On April Fool’s Day, a coalition of labor and human rights groups spoke out to say they’re “not fooled” by harsh austerity actions in the Vermont State House, arguing the budget crisis is in fact a revenue crisis which results from the failure to raise taxes in an equitable way–from those who can afford it.
The groups, which include Green Mountain Self-Advocates, Vermont Center for Independent Living, Vermont Homecare United (AFSCME Local 4802) and the Vermont Workers’ Center, are calling on Legislators to recommit to language in the Vermont budget statute, which states that the budget “should be designed to address the needs of the people of Vermont in a way that increases human dignity and equity.”
Legislators should flip the way they make budgets, the groups say, and put people ahead of money by assessing needs and raising equitable taxes based on those needs. The groups condemn proposed language in this year’s budget bill that directly contradicts the requirement to address needs, by cementing a money-over-people approach.
“Making budgets year after year in a way that slashes public services and good jobs is no joke,” said Ellen Schwartz, president of the Vermont Workers’ Center. “By failing to raise revenue equitably in order to meet people’s needs, Governor Shumlin and Vermont’s legislative leadership are reneging on their legal and human rights obligations, and deepening the crisis of inequality in our communities.”
The human rights groups give examples of how, they claim, the people of Vermont are being harmed by this false approach to budgeting–from the governor’s abandoning of public financing for universal healthcare, which would have raised the incomes of 90 percent of Vermont families, to the attacks on state workers and the crucial services they provide, to the disability rights community, which is losing its support workers due to poverty-level wages.

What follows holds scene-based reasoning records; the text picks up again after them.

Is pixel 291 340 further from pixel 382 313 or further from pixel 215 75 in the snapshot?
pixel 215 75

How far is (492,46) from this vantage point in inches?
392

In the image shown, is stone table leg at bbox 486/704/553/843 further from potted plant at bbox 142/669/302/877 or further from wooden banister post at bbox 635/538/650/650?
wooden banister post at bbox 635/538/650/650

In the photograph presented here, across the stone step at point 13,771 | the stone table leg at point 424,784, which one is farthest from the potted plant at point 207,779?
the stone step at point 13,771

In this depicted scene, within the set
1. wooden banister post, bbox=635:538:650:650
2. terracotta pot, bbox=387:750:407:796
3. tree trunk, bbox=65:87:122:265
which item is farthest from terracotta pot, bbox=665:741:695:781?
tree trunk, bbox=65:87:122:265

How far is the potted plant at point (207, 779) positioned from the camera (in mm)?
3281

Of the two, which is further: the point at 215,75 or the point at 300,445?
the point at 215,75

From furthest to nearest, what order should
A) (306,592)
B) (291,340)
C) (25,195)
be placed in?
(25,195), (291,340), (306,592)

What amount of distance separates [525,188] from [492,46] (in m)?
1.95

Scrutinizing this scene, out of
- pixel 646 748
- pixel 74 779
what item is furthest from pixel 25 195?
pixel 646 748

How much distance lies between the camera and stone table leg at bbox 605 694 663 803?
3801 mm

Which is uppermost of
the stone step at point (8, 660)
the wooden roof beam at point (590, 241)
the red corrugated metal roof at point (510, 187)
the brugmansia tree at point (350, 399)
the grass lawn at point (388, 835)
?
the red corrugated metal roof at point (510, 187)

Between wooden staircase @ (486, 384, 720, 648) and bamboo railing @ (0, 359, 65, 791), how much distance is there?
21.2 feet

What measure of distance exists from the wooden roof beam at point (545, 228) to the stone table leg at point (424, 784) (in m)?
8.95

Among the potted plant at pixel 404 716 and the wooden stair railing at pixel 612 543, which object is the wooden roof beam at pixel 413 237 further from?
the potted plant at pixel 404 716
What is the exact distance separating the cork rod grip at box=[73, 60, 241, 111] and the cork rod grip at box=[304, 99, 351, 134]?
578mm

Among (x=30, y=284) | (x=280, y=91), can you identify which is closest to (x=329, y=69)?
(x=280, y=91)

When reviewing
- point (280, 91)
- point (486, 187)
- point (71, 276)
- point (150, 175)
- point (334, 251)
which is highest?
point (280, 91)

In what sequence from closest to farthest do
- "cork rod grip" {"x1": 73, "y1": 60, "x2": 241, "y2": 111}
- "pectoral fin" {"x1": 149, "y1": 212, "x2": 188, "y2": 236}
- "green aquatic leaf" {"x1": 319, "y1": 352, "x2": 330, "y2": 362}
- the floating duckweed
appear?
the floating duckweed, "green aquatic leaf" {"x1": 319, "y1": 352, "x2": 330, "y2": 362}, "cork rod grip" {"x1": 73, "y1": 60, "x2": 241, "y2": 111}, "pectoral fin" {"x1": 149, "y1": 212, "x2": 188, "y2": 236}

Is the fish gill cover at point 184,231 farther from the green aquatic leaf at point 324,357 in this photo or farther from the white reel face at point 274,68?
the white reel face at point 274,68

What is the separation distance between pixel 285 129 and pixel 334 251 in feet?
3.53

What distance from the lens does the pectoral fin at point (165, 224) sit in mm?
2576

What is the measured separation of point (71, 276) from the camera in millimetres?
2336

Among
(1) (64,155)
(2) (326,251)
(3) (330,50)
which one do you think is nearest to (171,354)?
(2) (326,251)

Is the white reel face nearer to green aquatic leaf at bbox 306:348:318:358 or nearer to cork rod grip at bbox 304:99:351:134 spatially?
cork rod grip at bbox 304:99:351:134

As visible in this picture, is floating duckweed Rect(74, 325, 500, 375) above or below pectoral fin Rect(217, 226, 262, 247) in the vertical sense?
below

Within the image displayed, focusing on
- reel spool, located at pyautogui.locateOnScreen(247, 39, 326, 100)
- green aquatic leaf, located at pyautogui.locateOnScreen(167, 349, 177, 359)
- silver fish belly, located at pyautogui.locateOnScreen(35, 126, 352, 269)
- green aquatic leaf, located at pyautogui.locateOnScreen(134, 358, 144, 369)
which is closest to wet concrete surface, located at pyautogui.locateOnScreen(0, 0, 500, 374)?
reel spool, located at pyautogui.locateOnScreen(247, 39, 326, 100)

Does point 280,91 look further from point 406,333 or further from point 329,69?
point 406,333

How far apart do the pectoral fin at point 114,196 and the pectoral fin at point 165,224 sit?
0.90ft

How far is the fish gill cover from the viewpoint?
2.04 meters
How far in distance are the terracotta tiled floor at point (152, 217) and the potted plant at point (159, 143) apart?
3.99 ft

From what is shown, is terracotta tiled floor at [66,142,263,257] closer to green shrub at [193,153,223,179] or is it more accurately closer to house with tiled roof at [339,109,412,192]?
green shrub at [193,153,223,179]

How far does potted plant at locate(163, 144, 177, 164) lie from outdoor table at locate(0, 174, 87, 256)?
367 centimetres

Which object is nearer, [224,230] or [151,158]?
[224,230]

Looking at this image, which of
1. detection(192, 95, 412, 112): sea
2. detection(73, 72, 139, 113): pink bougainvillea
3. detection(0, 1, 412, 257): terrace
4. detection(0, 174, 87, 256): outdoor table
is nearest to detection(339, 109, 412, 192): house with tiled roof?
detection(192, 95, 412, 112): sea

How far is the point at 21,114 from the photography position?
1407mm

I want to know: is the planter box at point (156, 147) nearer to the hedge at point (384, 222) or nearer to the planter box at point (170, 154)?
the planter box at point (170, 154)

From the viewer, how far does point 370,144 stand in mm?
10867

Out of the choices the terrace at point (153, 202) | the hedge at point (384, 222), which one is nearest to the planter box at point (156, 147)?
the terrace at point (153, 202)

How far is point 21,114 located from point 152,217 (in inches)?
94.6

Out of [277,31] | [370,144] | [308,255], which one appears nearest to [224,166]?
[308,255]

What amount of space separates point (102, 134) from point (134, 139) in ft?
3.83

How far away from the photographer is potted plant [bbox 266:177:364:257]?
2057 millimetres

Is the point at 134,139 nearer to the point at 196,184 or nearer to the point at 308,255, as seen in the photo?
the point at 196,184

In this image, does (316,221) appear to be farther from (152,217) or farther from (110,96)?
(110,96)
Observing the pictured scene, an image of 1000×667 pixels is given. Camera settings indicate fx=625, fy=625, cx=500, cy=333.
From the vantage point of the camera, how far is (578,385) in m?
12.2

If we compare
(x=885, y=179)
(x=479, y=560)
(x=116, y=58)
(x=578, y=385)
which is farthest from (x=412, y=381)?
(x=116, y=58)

“Our workers don’t make a livable wage,” said a member of Green Mountain Self-Advocates. “It is important for Medicaid to ensure decent wages for support workers, as this would reduce the high turnover rate for support staff working with people with disabilities. When my support workers change all the time, I cannot develop a productive relationship with them.”
“Legislators need to hear all of our voices,” said Amanda Sheppard, president of Vermont Homecare United. “Together, there’s no way to deny that we’re speaking with one voice and that this is what the population really needs.”
On May 1, the groups will join hundreds of people from disability rights, migrant justice, climate justice, labor, and the faith community in a major human rights march and rally at the Vermont statehouse, calling for an economy for people and the planet.